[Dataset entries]
········

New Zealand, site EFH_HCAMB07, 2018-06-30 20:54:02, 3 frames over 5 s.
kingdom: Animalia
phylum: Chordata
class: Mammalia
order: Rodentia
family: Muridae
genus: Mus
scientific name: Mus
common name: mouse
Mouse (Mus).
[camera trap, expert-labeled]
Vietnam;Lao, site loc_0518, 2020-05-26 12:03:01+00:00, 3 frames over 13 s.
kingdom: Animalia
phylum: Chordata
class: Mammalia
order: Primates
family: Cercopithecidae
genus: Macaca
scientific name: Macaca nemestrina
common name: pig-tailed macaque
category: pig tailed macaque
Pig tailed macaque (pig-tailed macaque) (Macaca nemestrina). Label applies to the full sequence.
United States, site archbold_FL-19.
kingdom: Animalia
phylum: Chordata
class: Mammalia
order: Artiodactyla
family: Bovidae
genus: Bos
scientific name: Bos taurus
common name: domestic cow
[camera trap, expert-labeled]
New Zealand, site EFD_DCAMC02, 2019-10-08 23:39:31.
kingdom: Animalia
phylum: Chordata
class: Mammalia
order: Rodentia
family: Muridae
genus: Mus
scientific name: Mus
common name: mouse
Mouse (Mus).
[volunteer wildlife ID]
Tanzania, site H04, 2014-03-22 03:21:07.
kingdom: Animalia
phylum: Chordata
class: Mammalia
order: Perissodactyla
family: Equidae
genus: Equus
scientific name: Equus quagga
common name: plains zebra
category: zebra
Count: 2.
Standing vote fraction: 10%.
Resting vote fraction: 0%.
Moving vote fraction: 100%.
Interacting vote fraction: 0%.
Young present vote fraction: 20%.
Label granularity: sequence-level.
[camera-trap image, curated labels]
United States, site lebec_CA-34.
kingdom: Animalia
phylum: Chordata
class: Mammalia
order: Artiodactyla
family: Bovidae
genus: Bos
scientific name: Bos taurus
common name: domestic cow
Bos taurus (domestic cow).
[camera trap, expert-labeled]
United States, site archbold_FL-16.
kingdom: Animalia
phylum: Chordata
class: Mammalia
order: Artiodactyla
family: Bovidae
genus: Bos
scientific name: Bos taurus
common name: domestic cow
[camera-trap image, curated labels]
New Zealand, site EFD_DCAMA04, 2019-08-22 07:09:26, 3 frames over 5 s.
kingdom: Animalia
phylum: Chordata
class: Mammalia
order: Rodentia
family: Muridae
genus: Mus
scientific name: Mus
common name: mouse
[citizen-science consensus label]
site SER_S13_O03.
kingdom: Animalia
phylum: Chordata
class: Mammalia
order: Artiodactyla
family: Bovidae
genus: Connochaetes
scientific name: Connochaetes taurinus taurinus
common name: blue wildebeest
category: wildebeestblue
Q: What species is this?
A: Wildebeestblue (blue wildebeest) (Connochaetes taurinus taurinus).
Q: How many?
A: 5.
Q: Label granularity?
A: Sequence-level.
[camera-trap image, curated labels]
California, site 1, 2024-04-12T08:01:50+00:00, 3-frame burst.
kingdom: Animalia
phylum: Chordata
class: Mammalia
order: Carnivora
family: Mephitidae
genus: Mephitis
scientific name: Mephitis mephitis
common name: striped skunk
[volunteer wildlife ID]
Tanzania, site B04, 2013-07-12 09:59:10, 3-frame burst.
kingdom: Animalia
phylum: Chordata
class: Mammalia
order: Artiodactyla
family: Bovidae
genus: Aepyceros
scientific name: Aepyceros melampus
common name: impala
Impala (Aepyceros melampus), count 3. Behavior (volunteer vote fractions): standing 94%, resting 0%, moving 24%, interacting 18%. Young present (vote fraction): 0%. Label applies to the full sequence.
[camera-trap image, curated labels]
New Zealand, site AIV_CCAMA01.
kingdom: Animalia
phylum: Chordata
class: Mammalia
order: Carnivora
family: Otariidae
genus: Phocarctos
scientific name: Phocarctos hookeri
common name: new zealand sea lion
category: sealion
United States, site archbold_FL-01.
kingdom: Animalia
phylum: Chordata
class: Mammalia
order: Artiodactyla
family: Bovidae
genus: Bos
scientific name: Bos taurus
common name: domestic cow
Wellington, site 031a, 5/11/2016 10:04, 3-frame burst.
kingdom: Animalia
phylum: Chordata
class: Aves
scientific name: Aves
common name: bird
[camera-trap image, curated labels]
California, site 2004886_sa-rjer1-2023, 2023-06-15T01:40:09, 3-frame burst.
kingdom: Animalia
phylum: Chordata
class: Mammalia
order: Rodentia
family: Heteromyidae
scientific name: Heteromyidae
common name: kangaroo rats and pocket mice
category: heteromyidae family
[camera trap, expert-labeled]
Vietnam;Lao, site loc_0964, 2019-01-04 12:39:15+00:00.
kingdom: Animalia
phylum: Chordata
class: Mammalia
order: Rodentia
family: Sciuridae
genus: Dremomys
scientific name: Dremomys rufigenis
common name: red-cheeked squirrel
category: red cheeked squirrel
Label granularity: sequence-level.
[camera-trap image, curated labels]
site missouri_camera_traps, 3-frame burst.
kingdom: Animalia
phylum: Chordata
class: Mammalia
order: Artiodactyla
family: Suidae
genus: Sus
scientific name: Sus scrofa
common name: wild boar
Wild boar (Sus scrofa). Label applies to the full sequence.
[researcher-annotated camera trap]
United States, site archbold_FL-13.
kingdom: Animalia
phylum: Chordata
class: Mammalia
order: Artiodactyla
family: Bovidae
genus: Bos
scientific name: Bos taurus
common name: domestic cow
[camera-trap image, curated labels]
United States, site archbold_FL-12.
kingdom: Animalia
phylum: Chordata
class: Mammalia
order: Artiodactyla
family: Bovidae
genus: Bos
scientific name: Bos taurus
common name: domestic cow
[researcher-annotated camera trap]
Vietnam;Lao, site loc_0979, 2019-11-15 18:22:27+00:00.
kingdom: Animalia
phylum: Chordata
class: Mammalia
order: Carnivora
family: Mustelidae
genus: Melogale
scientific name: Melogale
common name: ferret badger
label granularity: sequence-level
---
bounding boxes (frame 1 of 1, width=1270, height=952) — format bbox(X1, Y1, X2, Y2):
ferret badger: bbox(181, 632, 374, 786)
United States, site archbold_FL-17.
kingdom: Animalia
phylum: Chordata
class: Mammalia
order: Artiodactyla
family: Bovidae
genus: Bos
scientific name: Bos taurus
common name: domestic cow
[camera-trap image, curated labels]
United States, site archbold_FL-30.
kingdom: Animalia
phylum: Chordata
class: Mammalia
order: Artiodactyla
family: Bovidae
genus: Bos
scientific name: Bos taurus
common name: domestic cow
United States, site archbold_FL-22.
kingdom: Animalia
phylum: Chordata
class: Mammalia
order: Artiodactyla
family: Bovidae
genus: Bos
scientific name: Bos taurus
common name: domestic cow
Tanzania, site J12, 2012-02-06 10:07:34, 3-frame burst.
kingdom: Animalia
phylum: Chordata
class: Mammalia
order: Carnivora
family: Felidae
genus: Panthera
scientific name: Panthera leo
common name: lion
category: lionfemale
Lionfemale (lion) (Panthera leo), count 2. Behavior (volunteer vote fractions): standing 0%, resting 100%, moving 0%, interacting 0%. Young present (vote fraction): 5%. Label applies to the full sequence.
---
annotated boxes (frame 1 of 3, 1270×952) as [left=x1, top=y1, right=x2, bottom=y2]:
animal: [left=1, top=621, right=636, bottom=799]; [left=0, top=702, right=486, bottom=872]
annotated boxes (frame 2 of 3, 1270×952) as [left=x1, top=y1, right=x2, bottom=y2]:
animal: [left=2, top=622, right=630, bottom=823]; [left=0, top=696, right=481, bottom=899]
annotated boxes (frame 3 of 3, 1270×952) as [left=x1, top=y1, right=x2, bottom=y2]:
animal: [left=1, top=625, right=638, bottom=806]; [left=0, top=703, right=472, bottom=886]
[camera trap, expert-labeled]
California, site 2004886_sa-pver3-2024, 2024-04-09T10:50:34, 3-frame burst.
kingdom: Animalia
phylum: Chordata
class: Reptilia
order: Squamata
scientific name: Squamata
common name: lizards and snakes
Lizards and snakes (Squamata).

········

▶ **Assignment**:
Return only the number of lines in the entries that contain the string "Tanzania".

▶ **Output for this task**:
3